E, mais uma vez, todos os servidores, incluindo os guardas, reconheceram a minha situação e me afirmaram que eu e minha avó fomos apenas mais uma vítima dessa servidora, que, a pretexto de exercer a sua função, constrange, humilha e desrespeita passageiros. Conversando informalmente com alguns amigos, muitos já conheciam esta senhora e tinham uma história de terror para contar.

Mas, dessa vez, Maria Lucia se deparou com a pessoa errada. Já contactei meus colegas advogados, procuradores, juízes (sou advogada) e estou preparando um representação administrativa contra ela. Na esfera cível, pleitearei uma indenização por danos morais e ainda estamos avaliando se apresentaremos uma denúncia criminal.

Estou escrevendo esse post para pedir que vocês o compartilhem e que, caso já tenham sofrido nas mãos dessa senhora, colaborem com as suas experiências pessoais, a fim de demostrar que o que ocorreu comigo e minha avó não se trata de uma conduta isolada, sendo necessário pôr fim ao abuso de autoridade desta servidora.

Vamos dar um basta a essa "síndrome do pequeno poder" que tanto afeta os brasileiros. Falando por mim e pela minha avó, não temos nada a dever. Pagamos nossos impostos em dia. Somos pessoas instruídas e não vamos deixar passar.
Estou fazendo isso por mim, pela minha avó, pelas pessoas que também já passaram por esse terrível constrangimento e por aquelas que podem vir a passar.
Obrigada, Mariana Cavalcante

NdaR - Não há cidadão honesto que seja contrário a eventual revista pessoal ou de bagagem nos aeroportos de qualquer país. Medidas de segurança são importantes e imprescindíveis. Mas o excesso, quando funcionário tripudia sobre o cansaço ou a dor alheia, torna flagrante um outro tipo de delito: o abuso de autoridade. O caso da funcionária requer apuração e investigação. Mas é fato que a instituição deveria submeter a servidora e outros mais a cursos de reciclagem. Respeitar o viajante, especialmente aquele de cadeira de rodas, é tão importante quanto oferecer segurança a todos nós.

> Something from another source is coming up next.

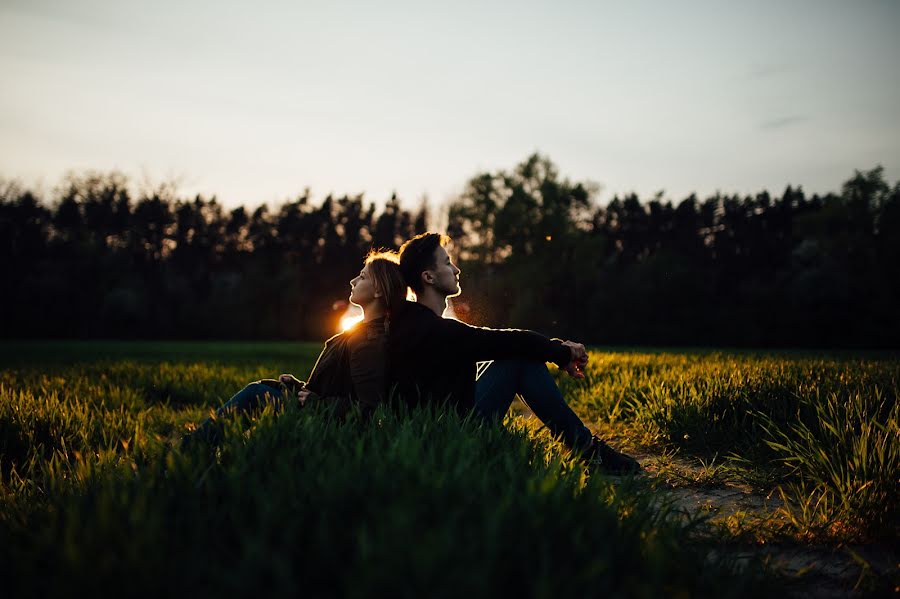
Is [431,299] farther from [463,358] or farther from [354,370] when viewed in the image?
[354,370]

Eis o e-mail enviado à Receita Federal por Conexão Jornalismo:

Recebemos agora pela manhã um texto assinado pela advogada Mariana Cavalcante. Nele, ela relata, com riqueza de detalhes, que no último sábado, 24 de setembro, desembarcou no Rio acompanhada da avó, uma senhora de 86 anos, procedentes da índia, quando foi abordada pela autora fiscal Maria Lima Barros. Esta, a pretexto de fazer a revista na bagagem da dita advogada, fez as duas mulheres aguardarem mais de quatro horas após longa e cansativa viagem de 14 horas.

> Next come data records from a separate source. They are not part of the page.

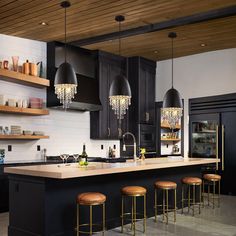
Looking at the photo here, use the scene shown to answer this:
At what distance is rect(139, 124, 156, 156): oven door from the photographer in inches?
348

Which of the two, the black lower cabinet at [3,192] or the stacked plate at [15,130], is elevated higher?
the stacked plate at [15,130]

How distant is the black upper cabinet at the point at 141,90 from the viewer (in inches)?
348

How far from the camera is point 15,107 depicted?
255 inches

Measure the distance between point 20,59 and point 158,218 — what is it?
3.90 metres

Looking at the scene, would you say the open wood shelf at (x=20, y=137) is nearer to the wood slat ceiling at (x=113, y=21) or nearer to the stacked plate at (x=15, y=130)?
the stacked plate at (x=15, y=130)

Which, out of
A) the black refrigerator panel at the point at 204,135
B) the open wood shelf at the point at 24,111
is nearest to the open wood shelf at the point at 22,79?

Segundo relata a advogada Mariana Cavalcante, a servidora usava de tom debochado e irônico, tripudiando sobre o cansaço das duas mulheres. Diga-se que a avó serve-se de cadeira de rodas.

Diante do que a advogada considera ter sido um excesso, abuso de poder e definido por ela como "Síndrome do Pequeno Poder" - e sua intenção de entrar com uma representação administrativa - recorremos aos senhores a fim de saber:

- Tal servidora tem o direito de reter por tanto tempo um viajante - quase um 1/3 do tempo de viagem?

- O tom debochado - conforme relata a viajante - é usual ou cabível de acordo com a função exercida?

- Diz a advogada que demais funcionários avisaram que era uma prática comum tais abusos da servidora e que ela e sua avó foram apenas mais duas pessoas a caírem na sua ação - sendo isso um fato, não seria prudente submeter tal servidora a um processo de recapacitação ou reciclagem?

O texto, que temos na íntegra, será peça da reportagem a qual estamos preparando para divulgação hoje às 16hs. Aguardamos seu retorno. No post da advogada consta também a fotografia da servidora Maria Lúcia Lima Barros. Anexo.